• Assignment: In the records below, reproduce exactly the lines from the one containing "Gowdy spars with" through the one containing "Free Knit Afghan Sampler Patterns", both included, and omit the pictures.

• The data:
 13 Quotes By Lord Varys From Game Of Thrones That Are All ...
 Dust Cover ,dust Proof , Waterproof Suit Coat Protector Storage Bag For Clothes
* * *
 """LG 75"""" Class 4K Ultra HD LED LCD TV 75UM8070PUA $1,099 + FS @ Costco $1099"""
...
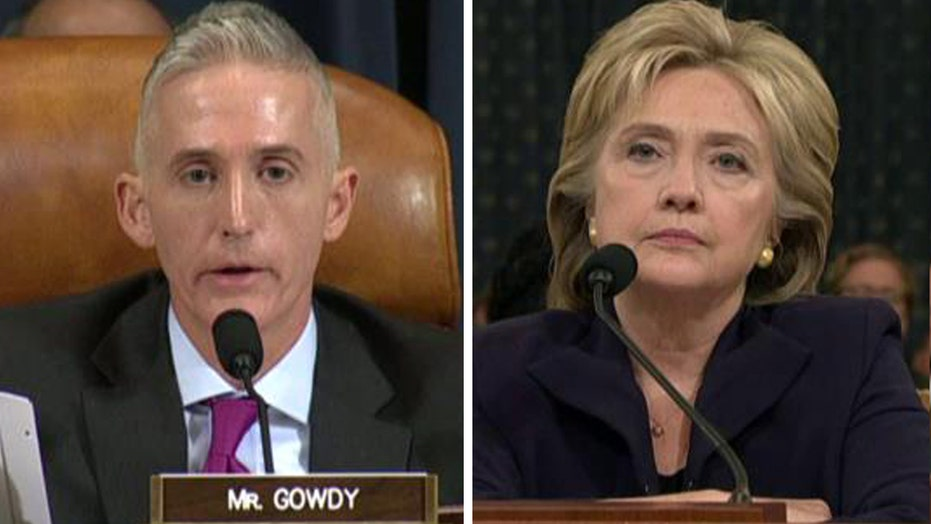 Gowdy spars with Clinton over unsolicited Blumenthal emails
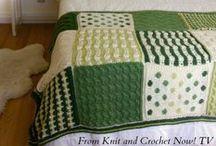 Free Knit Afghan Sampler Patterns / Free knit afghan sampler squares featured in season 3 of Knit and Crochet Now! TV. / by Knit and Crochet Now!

• Answer to this exercise:
 Gowdy spars with Clinton over unsolicited Blumenthal emails
 Free Knit Afghan Sampler Patterns / Free knit afghan sampler squares featured in season 3 of Knit and Crochet Now! TV. / by Knit and Crochet Now!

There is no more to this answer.